The firestorm over the role of the moderator at the second presidential debate shows no signs of dying down. 

First came Tuesday night's event at Hofstra and before it was over there was a major controversy over whether moderator Candy Crowley should have interceded on President Obama’s behalf. 

But wait, there's more. Now we have her managing editor at CNN, Mark Whitaker, sending out an internal memo defending her performance, calling it a “superb job.”

In the memo, first made public by the website TMZ, Whitaker ignores the fact that Crowley herself publicly admitted after the debate that she wasn’t entirely correct when she said Obama did describe the attack on the U.S. consulate in Benghazi, Libya as a terrorist act in a Rose Garden statement one day later. 

Mitt Romney said the president didn’t do it until weeks after the attack. He said on Tuesday night that the president continued to say the Sept. 11 attack that killed our ambassador to Libya and three other Americans was the result of anger at an anti-Muslim video produced in the United States and seen on YouTube.

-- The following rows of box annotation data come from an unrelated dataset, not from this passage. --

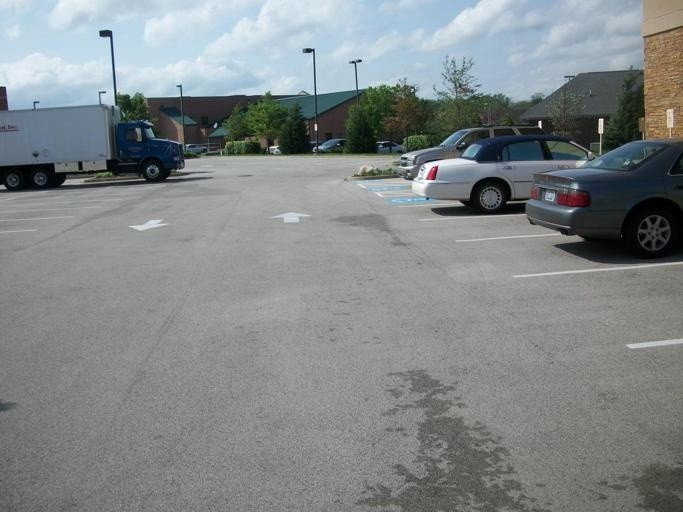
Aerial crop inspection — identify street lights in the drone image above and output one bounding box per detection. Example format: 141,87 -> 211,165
563,75 -> 575,82
32,101 -> 39,109
302,48 -> 320,156
98,90 -> 106,105
98,30 -> 118,106
348,59 -> 362,105
175,84 -> 185,145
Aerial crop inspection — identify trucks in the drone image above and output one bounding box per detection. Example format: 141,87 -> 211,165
0,103 -> 185,191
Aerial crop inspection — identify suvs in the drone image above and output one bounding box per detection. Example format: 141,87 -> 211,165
394,123 -> 548,181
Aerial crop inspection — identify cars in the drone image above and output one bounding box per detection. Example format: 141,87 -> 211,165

"He did in fact call it an 'act of terror,'" Crowley said in the debate. She was referring to the part of Obama’s statement on Sept. 12 that "no acts of terror will ever shake the resolve of this great nation."

When a post-debate fact check of the transcript revealed that Obama was not directly referring to the Libya attack when he described “acts of terror,” Crowley revised her own remarks conceding that Romney “was right in the main.”